WHAT TO PRODUCE | In the forum thread about the J.C. Meinhardt hutch bottle, which brother does "& Bro." refer to in 1900?

-- SELECTED TEXT follows --

# Bottle info



## Pop Pop (Aug 24, 2021)

I found a hutch bottle embossed with 
J.C.Meinhardt and Bro. From Cincinnati Ohio and can find absolutely nothing on it. Any help?


----------



## BottleEnthusiast (Aug 24, 2021)

Pop Pop said:


> I found a hutch bottle embossed with
> J.C.Meinhardt and Bro. From Cincinnati Ohio and can find absolutely nothing on it. Any help?


Can you post pictures?


----------



## Pop Pop (Aug 24, 2021)

I will in just a little bit. Not home at the moment


----------



## hemihampton (Aug 24, 2021)

I see 4 different Meinhardts on the Hutchbook website. Check out link below. LEON.





__





						Hutchinson Project-Search Results
					





					www.hutchbook.com


----------



## 5 gallon collector (Aug 25, 2021)

Pop Pop said:


> I found a hutch bottle embossed with
> J.C.Meinhardt and Bro. From Cincinnati Ohio and can find absolutely nothing on it. Any help?


Here are two newspapers.com references, one an advertisement from 1894 and the other the 1905 obituary of Henry Meinhardt, father of J. C. (John C.) and brothers (Fred, William, Frank, George - though which of them stayed with the business is not stated.)
1900 census records show that John has moved out, is in mineral water.  Fred, Wm and Frank are still home, but only Fred is in mineral water.  
George -- the 2 Georges located in the 190 census were not in mineral water; one would have to go back to the 1870/1880 census for their birthyears to see if either one is actually the son of Henry -- easy to do - but since neither in mineral water, no matter.
So, "& Bro." in 1900 meant '& Fred'.  John C. and Fred.

 
Little did they know that we would be talking about them 120 years later, because of their bottle!


----------

-- SELECTED TEXT concluded --
-- GIVEN DATA follows --

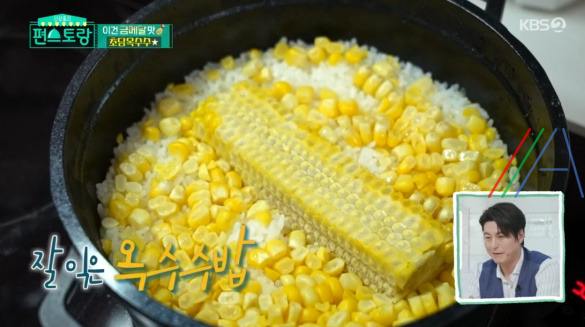 편스토랑 초당 옥수수밥 레시피 만드는법 - 기태영 초당옥수수밥 1 ywAAAAAAQABAAACAUwAOw==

-- GIVEN DATA concluded --

SOLUTION TO THE EXERCISE | Fred